On préfère néanmoins quand ils commencent à nous expliquer leurs propres raisonnements : « pour ajouter trois à cinq, je pars de cinq et je cherche le nombre suivant trois fois : six, puis sept, puis huit » Ils viennent de découvrir un algorithme ! Pour cela, il leur a fallu d’abord acquérir la notion, le sens de « addition », comment ils ressentent ça dans la vraie vie.

Maman a des bonbons dans son panier, et Papa en a d’autres dans le sien. Une addition, c’est quand ils versent leurs paniers dans mon panier. Le nombre des bonbons dans mon panier à la fin est la somme du nombre des bonbons dans leurs paniers. Une fois la notion d’addition ainsi définie, les enfants se font très vite une idée de sa propriété essentielle : plus il y a de bonbons dans leurs paniers, plus il y en a dans le mien !

Ce que, en bons agents rationnels et pragmatiques, ils expriment vite par la propriété minimale suivante : un bonbon de plus dans le panier de Papa ou de Maman, ça fait un bonbon de plus dans mon panier.

Ils viennent tout simplement de découvrir un des axiomes de Peano :

Si a + b = c, alors a + (b+1) = (c+1)

Ou encore, une condition suffisante pour que a + (b+1)= (c+1) est que a + b = c. On va coder ça en Prolog :

somme(Maman_T1,Papa_T2,Moi_T2) :-
apres(Papa_T1,Papa_T2),apres(Moi_T1,Moi_T2), somme(Maman_T1,Papa_T1,Moi_T1).

T1 et T2 voulant dire « au temps T1 : avant d’ajouter un bonbon » et « au temps T2 : après avoir ajouté un bonbon »

En Prolog les symboles  :- dans A :- B,C,D signifient : A est vrai si B et C et D sont vrais.

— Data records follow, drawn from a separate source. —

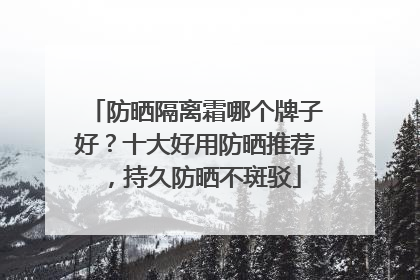 防晒隔离霜哪个牌子好？十大好用防晒推荐，持久防晒不斑驳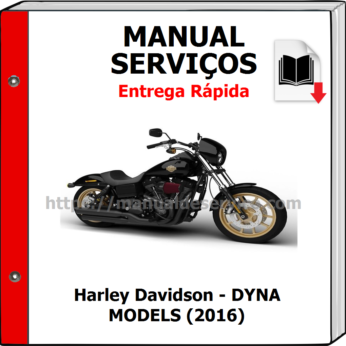 Manual de Serviços – Harley Davidson – DYNA MODELS (2016)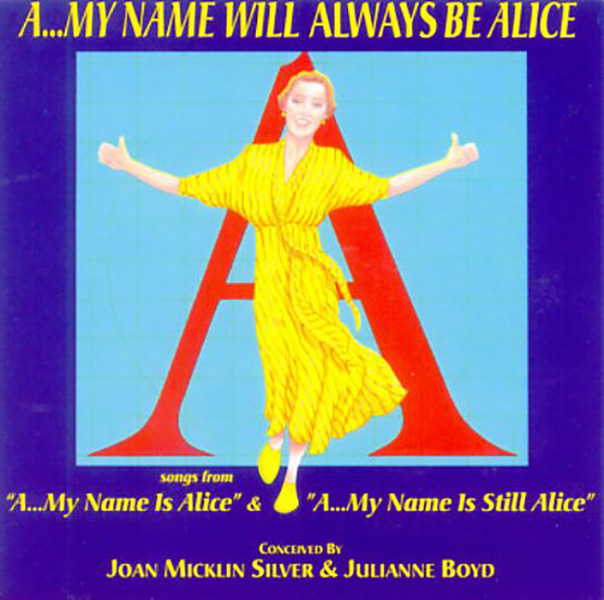 A... My Name Will Always Be Alice [Original Cast Recording]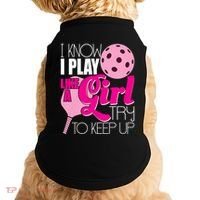 I Know I Play Like A Girl Try To Keep Up Paddleball Player Doggie Tank thumb 0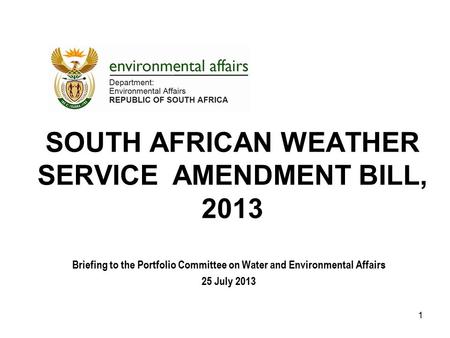 SOUTH AFRICAN WEATHER SERVICE AMENDMENT BILL, 2013 Briefing to the Portfolio Committee on Water and Environmental Affairs 25 July 2013 1.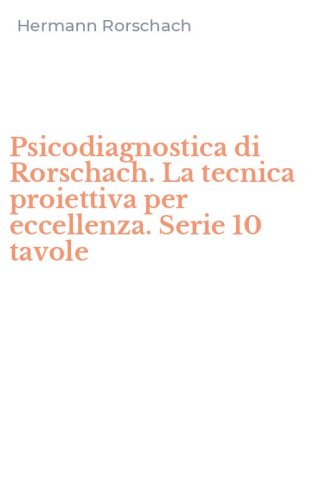 Psicodiagnostica di Rorschach. La tecnica proiettiva per eccellenza. Serie 10 tavole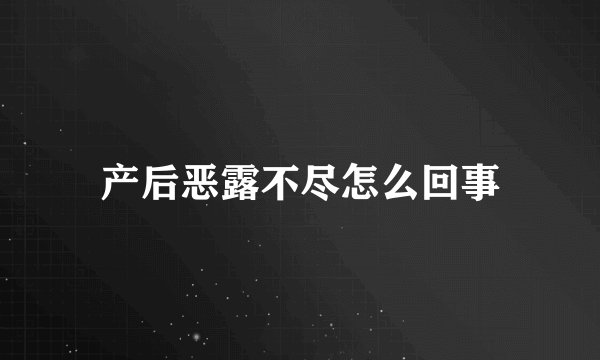 产后恶露不尽怎么回事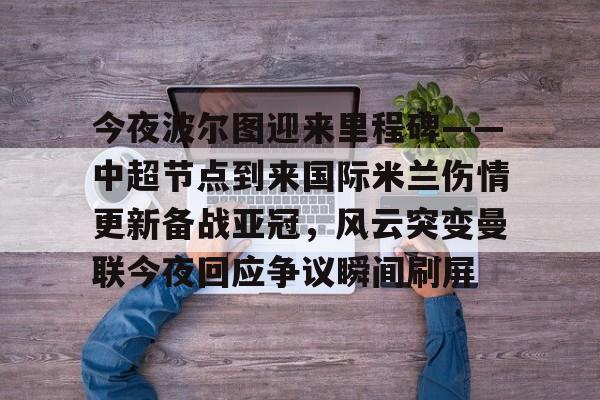 Yabo今夜波尔图迎来里程碑——中超节点到来国际米兰伤情更新备战亚冠，风云突变曼联今夜回应争议瞬间刷屏(国际米兰vs波尔图)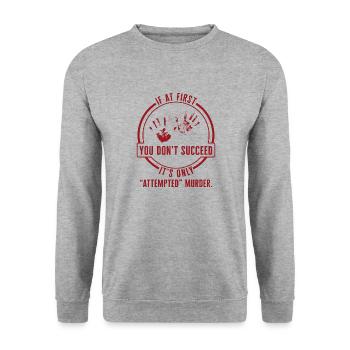 True Crime Shirt, If At First You Don't Succeed - Unisex Sweatshirt - salt & pepper - Front - Alina (178cm) & Michal (187cm)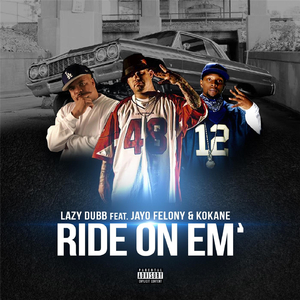 Ride On 'Em (feat. Kokane & Jayo Felony)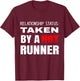 Relationship Status: Taken By A Hot Runner Running Boyfriend T-Shirt - T-Shirt | Maroon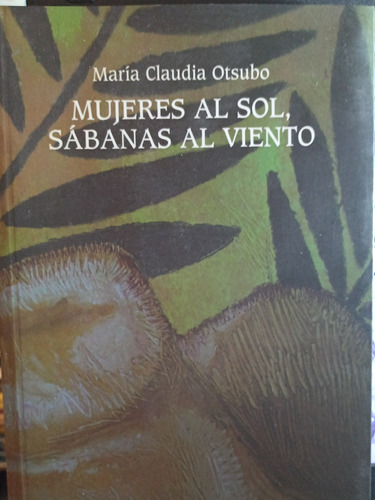 Otsubo Mujeres Al Sol Sabanas Al Viento A2895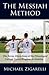 The Messiah Method: The Sev...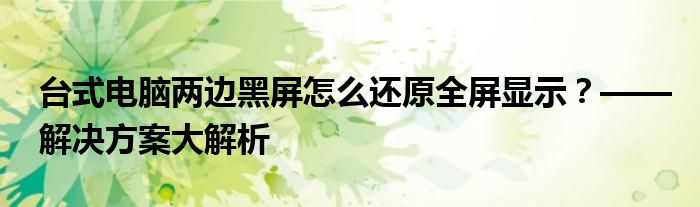 台式电脑两边黑屏怎么还原全屏显示？——解决方案大解析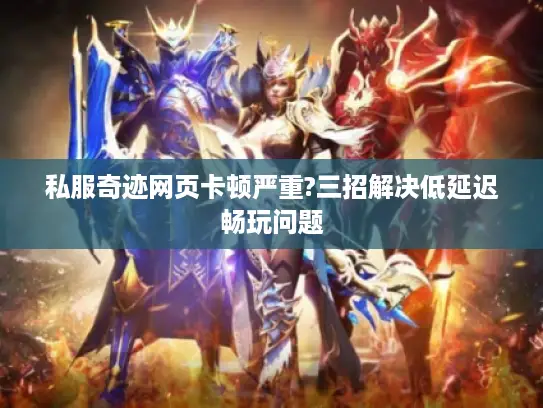 私服奇迹网页卡顿严重?三招解决低延迟畅玩问题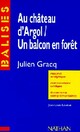  Achetez le livre d'occasion Au château d'Argol / Un balcon en forêt de Julien Gracq sur Livrenpoche.com 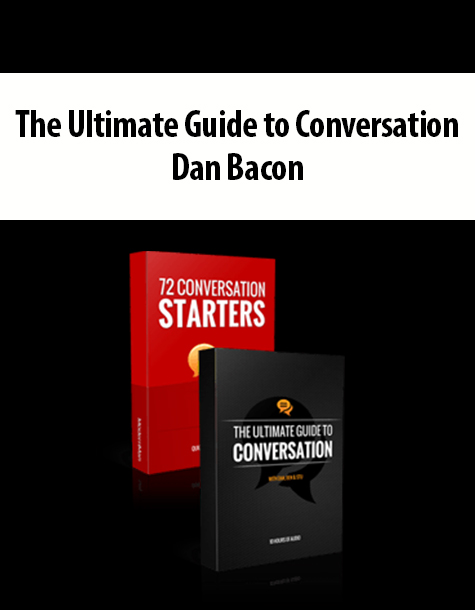 The Ultimate Guide to Conversation By Dan Bacon – The Modern Man
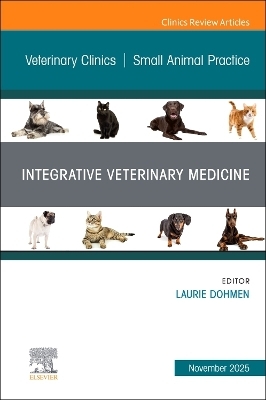 Integrative Veterinary Medicine, An Issue of Veterinary Clinics of North America: Small Animal Practice - 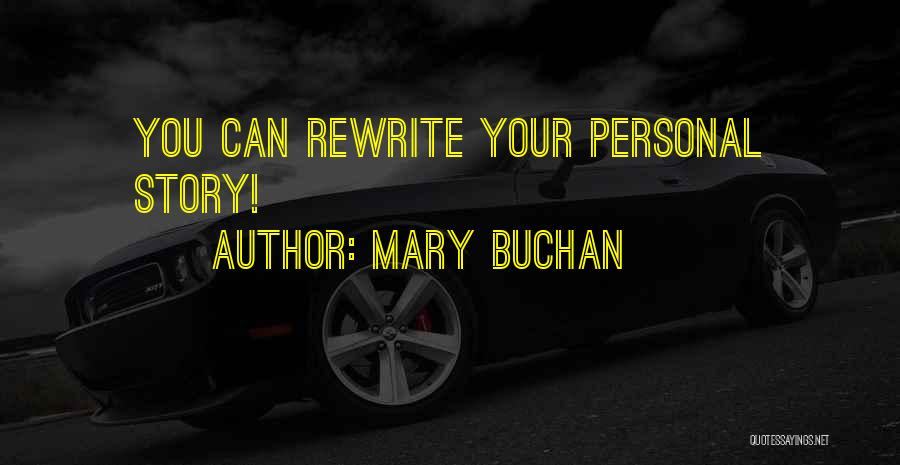 Rewrite Life Quotes By Mary Buchan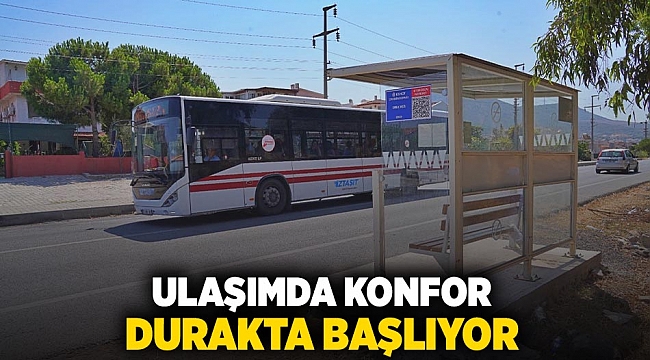 Ulaşımda konfor durakta başlıyor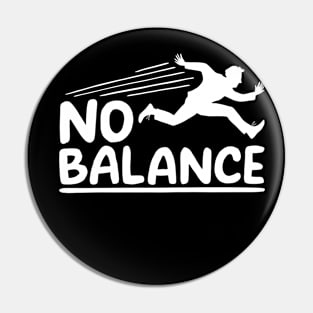 Now Find Your Balance, No Balance Pin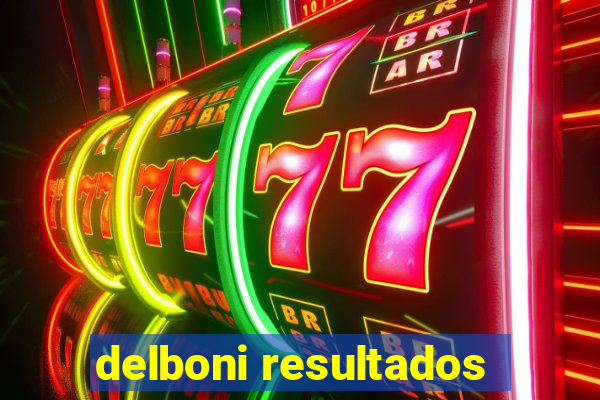 delboni resultados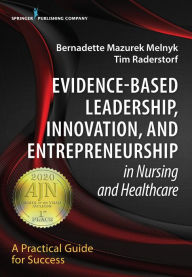 Title: Evidence-Based Leadership, Innovation and Entrepreneurship in Nursing and Healthcare: A Practical Guide to Success, Author: Bernadette Mazurek Melnyk PhD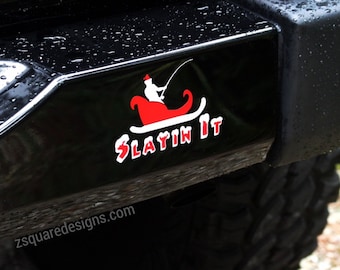 Slayin it Fishing Decal Sticker Santas Sleigh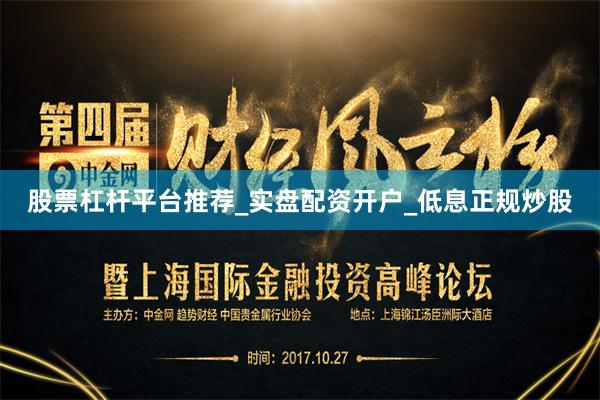 股票杠杆平台推荐_实盘配资开户_低息正规炒股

L’énoncé en Prolog doit se lire :

S’il y a un bonbon de plus dans le panier de Papa :

apres(Papa_T1,Papa_T2)

Alors il y a un bonbon de plus dans le mien :

apres(Moi_T1,Moi_T2)

Pourvu que le panier de Maman reste inchangé : on a utilisé Maman_T1 des deux côtés du :-

Les mathématiques ne peuvent exister que parce que les humains sont d’accord entre eux sur ces intuitions dès l’âge de 3 ans. Notre définition de l’addition est récursive : on calcule la somme de grands nombres et ajoutant « un » aux résultats de l’addition de plus petits nombres. Mais cette récursion ne peut être infinie, car il n’y a pas de plus petit nombre que « un ». Il nous faut une autre connaissance pour ne pas tomber dans le cercle vicieux : « pour faire une addition, faites une addition ». la seule autre connaissance dont nous disposons est la succession des nombres : « apres ».

La solution – comme les jeunes enfants la trouvent tous seuls- est de se rendre compte que ajouter « un » à un nombre est la même chose que de trouver son successeur.

Ce qui en Prolog donne

somme(X,un,Y) :-apres(X,Y).

Le tour est joué !

Tout tient en ces deux phrases, plus la liste des « apres »

somme(X,un,Y) :-apres(X,Y).
somme(Maman_T1,Papa_T2,Moi_T2) :-
apres(Papa_T1,Papa_T2),apres(Moi_T1,Moi_T2),somme(Maman_T1,Papa_T1,Moi_T1).

Nous avons appris l’addition à la machine.

Vérifions avec Prolog :

somme(trois,cinq,X) ?
Réponse : X = huit
somme(deux,X,six) ?
Réponse X = quatre
somme(X,Y,cinq)
X=un, Y= quatre
X=deux, Y = trois
X=trois, Y = deux
X=quatre, Y = un

Pour exécuter en vrai ce programme, téléchargez SWI Prolog, développé par l’Université d’Amsterdam, avec le fichier suivant :

apres(un,deux).
apres(deux,trois).
apres(trois,quatre).

apres(douze,treise).
somme(X,un,Y) :-apres(X,Y).
somme(Maman_T1,Papa_T2,Moi_T2) :-
apres(Papa_T1,Papa_T2),apres(Moi_T1,Moi_T2),somme(Maman_T1,Papa_T1,Moi_T1).

Une fois tout ça bien assimilé, posez-vous le problème de la multiplication, définissez « mult » en Prolog de façon que :

mult(deux,quatre,X) réponde X = huit

Quelques indications : ça prend aussi deux lignes, en suivant le même principe que l’addition : une expression récursive, et qui utilise des connaissances déjà exprimées.

Et bien sûr, commencez par retrouvez votre âme d’enfant, en vous demandant d’abord ce que peut bien vouloir signifier une multiplication, avec notre histoire de paniers et de bonbons.